Daniel and Mingo find a young mother and son (Geraldine Brooks and Kurt Russell) wandering in less-than-safe Wyandot country, and take them back to Boonesborough. Complications ensue when Mingo runs into a bear attack he views as possibly supernatural-inspired, and a husband (Joshua Craig) shows up to note her previous settlement was destroyed by Indians fearful of her possible witching abilities.
Around-the-fort again this week, and probably a Halloween episode that the production schedule bumped to January 1965. Striking stage and TV genre specialist Geraldine Brooks is the witch candidate, and Russell makes the first of five DB appearances as he begins a long evolution from 1965 Disney child star to laconic action player in 2023. Craig does his workmanlike gruff heavy, but the most intriguing casting is Westerns journeyman Morgan Woodward as a settler. Take a good look at a period portrait of the real elder Boone, and the Woodward profile is much the same. If he had taken the title role in the series it would have lent the effort a very heavy patina of authenticity, but the 1965 handsome leading man requirement is irrevocable.
Draw your own conclusion as to whether the writers are sneaking in a Joe McCarthy/Cold War paranoia parable (and not much of a profile in courage to so by the late date of 1965), but someone decided colonial era = 1692 Salem, Massachusetts witch trials story. Brooks is also an artist, so she must be doubly suspect, though its unbelievable to watch Christian Euro-American settlers buy into the "she captures spirits on paper!" belief. Further credulity is suspended when Cambridge-educated Mingo follows the paranoids to an extent.

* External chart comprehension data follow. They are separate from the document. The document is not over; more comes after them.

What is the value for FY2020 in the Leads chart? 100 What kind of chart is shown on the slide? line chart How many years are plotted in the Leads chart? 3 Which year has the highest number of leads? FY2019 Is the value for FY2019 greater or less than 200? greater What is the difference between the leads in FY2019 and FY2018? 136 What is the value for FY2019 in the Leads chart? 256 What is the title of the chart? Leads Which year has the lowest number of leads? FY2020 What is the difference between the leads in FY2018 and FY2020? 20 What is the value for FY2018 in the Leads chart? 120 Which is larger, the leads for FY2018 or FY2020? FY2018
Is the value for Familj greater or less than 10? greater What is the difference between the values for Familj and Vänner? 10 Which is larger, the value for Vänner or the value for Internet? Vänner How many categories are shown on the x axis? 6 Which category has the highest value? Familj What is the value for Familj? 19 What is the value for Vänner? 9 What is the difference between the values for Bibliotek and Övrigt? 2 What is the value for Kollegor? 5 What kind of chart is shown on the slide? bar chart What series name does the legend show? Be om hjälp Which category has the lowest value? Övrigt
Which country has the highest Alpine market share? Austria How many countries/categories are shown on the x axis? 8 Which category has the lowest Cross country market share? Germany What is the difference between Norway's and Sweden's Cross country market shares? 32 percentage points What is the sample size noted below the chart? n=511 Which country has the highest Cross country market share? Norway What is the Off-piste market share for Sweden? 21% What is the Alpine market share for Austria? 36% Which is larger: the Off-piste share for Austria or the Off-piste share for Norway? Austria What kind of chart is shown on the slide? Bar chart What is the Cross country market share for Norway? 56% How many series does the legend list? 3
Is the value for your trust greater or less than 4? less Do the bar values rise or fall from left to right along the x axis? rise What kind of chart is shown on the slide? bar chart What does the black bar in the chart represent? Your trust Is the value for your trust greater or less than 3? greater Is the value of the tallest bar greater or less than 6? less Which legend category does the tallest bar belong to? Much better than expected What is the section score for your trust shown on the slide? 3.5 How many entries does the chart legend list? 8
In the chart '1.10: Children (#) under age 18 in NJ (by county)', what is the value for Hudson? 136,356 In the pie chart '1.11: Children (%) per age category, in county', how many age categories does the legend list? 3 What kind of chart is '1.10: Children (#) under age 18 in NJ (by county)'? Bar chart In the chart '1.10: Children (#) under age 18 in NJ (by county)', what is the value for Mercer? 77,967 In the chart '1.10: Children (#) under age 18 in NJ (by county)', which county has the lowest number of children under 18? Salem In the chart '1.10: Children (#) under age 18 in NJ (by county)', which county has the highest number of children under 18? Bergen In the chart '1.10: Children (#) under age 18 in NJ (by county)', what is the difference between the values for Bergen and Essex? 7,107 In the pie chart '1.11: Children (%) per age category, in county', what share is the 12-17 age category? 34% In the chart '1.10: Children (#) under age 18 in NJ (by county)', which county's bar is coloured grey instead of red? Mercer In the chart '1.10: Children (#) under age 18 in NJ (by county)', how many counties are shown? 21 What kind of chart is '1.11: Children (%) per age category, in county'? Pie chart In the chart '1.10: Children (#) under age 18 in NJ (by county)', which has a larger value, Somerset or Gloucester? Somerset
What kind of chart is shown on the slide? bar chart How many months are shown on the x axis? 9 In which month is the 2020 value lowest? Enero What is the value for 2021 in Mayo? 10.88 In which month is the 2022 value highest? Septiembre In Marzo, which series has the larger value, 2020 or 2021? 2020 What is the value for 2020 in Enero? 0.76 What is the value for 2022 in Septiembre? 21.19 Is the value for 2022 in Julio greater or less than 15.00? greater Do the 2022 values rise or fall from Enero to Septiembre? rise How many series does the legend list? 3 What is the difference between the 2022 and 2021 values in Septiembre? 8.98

Daniel of course provides the secularized Enlightenment viewpoint.
In reality, the morning-after shame of the Salem experience discredited witching accusations in the colonies after, and there is no record of serious charges being mounted anywhere in eighteenth-century America. The massacre that Brooks is accused of provoking is said to have taken place at Deerfield, NY. C. the 1760's. There was a French and Indian massacre of much of Deerfield, Massachusetts' English population in 1704, but no witchcraft connection. Deerfield, NY did not originate until 1798. One more lost straw brings the flying broom down - settlers were ill-inclined to listen carefully to Native American religious interpretations.
An interesting stab at making a colonial-era Halloween episode, but out of that context it looks the same as Halloween decorations do in daylight - mostly ridiculous.